Et hop, gros up, le dernier message datant d'il y a plus de deux ans et demi, soit un peu avant la sortie du volume 2. Le tome 3 vient de paraître, et c'est une lecture toujours aussi agréable, pour ma part
Tome 3:
Chaque volume des Mystères de Taisho nous arrive avec une telle lenteur (2 ans et demi se sont écoulés depuis la parution du tome 2 en France) que l'on se doit de savourer au maximum chacun des nouveaux opus de la série. Fort heureusement, la tâche n'est pas trop rude, tant on replonge facilement dans la peinture immersive que nous offre Kei Toume du Japon des années 20, des années folles, de l'ère Taisho.
Ici, nous avons à nouveau droit à deux enquêtes assez longues (une grosse centaine de pages chacune) menées par le flegmatique détective Matsunomiya et sa jolie mais énigmatique assistante Maya, une disparition et une apparition.
Dans la première, il sera question de la disparition dans la nature d’Umezane, ami de Matsu depuis l'université, alors qu'il effectuait des recherches pour une amatrice d'art près d'un village soi-disant peuplé de descendants de samouraïs disgraciés, et qui abriterait quelques trésors artistiques cachés.
Dans la deuxième, nos enquêteurs devront résoudre l'énigme de l’apparition du fantôme d'une femme apparemment sortie d’une peinture d'époque...
Deux enquêtes poursuivant la série comme elle a commencé. On y retrouve le ton assez distant des enquêtes menées par notre duo d'enquêteurs toujours aussi posé, entre un détective restant neutre en toute circonstance, et son assistante énigmatique et incapable d'exprimer la moindre émotion vive. Ne vous attendez donc pas à la moindre trace d'action: ici, tout est calme. Quant à l'aspect surnaturel qui aurait éventuellement pu apporter quelque tension, il s'estompe au fil de la progression des enquêtes pour laisser place à des réponses plus terre à terre, et souvent peu originales.

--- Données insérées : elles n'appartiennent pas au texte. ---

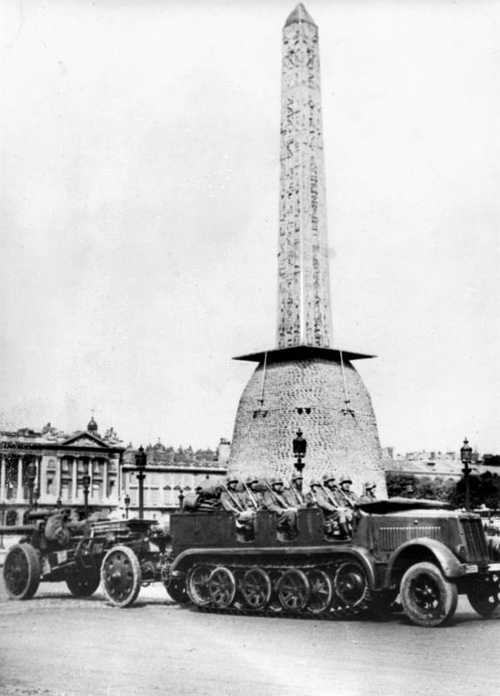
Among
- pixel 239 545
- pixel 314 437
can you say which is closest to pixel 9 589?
pixel 239 545

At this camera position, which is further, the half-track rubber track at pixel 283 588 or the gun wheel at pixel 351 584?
the half-track rubber track at pixel 283 588

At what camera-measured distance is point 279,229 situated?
32.0 m

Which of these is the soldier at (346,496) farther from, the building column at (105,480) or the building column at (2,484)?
the building column at (105,480)

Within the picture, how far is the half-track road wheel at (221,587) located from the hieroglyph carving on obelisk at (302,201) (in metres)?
18.6

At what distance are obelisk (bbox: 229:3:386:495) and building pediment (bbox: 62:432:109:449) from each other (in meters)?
44.5

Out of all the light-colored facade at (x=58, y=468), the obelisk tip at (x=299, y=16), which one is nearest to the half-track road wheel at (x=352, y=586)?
the obelisk tip at (x=299, y=16)

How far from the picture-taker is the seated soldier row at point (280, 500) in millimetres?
12562

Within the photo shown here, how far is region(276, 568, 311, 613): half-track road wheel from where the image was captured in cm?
1224

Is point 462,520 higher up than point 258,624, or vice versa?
point 462,520

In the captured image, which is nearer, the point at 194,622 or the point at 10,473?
the point at 194,622

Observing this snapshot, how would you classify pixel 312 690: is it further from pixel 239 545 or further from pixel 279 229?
pixel 279 229

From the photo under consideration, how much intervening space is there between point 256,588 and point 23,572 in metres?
3.91

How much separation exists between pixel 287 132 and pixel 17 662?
82.4 feet

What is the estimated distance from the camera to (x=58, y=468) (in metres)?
76.2
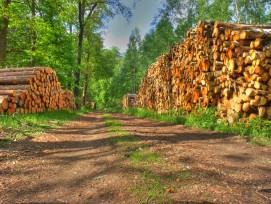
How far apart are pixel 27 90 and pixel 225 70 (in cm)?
746

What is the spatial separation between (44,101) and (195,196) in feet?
34.3

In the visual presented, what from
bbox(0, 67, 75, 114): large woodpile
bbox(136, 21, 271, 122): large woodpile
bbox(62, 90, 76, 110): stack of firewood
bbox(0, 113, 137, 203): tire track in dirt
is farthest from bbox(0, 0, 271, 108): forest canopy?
bbox(0, 113, 137, 203): tire track in dirt

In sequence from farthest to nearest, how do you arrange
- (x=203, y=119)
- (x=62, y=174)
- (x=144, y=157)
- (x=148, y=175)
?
(x=203, y=119)
(x=144, y=157)
(x=62, y=174)
(x=148, y=175)

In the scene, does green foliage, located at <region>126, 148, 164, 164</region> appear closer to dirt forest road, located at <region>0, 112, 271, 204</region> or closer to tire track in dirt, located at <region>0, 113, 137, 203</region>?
dirt forest road, located at <region>0, 112, 271, 204</region>

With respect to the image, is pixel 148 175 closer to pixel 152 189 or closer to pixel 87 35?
pixel 152 189

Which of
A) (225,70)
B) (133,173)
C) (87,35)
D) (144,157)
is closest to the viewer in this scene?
(133,173)

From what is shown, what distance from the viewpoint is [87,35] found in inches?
1208

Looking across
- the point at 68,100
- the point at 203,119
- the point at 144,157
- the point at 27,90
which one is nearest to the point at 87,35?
the point at 68,100

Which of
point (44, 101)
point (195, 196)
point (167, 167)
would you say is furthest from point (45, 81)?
point (195, 196)

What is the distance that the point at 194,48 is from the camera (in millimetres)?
9727

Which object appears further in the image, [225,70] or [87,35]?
[87,35]

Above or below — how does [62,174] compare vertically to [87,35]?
below

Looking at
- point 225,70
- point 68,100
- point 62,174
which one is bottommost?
point 62,174

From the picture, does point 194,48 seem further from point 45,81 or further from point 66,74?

Mais la poursuite des enquêtes, comme toujours, n'est pas le principal intérêt. Ici, tout est question d'ambiance. Une ambiance très posée, de par la personnalité assez taciturne de la poignée de personnages, de par l'omniprésence du thème de l'art (ressortant bien à travers la présence récurrente de Tôko), et surtout de par le portrait de l'époque dressé par la mangaka. Partagé entre les domaines artistiques plutôt traditionnels (kakemono, binjinga...) et les évènements de l'époque (le mouvement anti-bouddhisme), le récit se complaît dans une peinture réaliste et immersive de cette poignée d'années voyant le Japon hésitant profondément entre ses traditions et les modernités de l'Occident. Une opposition ressortant fort bien à travers la mise en parallèle entre Maya, plutôt traditionnelle dans sa façon d'être, et Matsu, plus occidentalisé. Pour tout ça, le style de Kei Toume fait des merveilles. Décors et costumes sont très joliment retranscrits (on pourra dévorer des yeux à l'infini la superbe couverture de ce tome pour s'en convaincre), et l'aspect "tranches de vie", quotidien, apporte beaucoup.
Malgré tout, un fil rouge reste bien présent, en la personne de Maya, dont les parents sont de retour au Japon après de nombreuses années d'absence, et souhaitent repartir avec leur fille. Le problème, c'est que Maya n'a, étrangement, aucun souvenir de ses parents, et, en plus de ne pas parvenir à dire à l'avance à Matsu qu'elle va devoir partir, a beaucoup de mal à avouer qu'elle ne souhaite pas partir. Tout ceci apporte dans le récit quelques précisions sur le passé de Maya, mais le tout reste vague, très vague, et la jeune fille continue plus que jamais de faire flotter son aura mystérieuse tout au long du volume.
Ne cherchez pas d'enquêtes élaborées dans les Mystères de Taisho. Ici, tout est question d'ambiance, et malgré la superficialité des intrigues et la lenteur dans l'avancée du fil rouge, Kei Toume n'a pas son pareil pour nous offrir une ambiance réussie, grâce à une peinture convaincante de l'époque, que ce soit artistiquement ou historiquement. C'est là toute la force de la mangaka. Et les nouveautés de Kei Toume sont devenues si rares en France qu'il paraît impossible pour un fan de bouder son plaisir.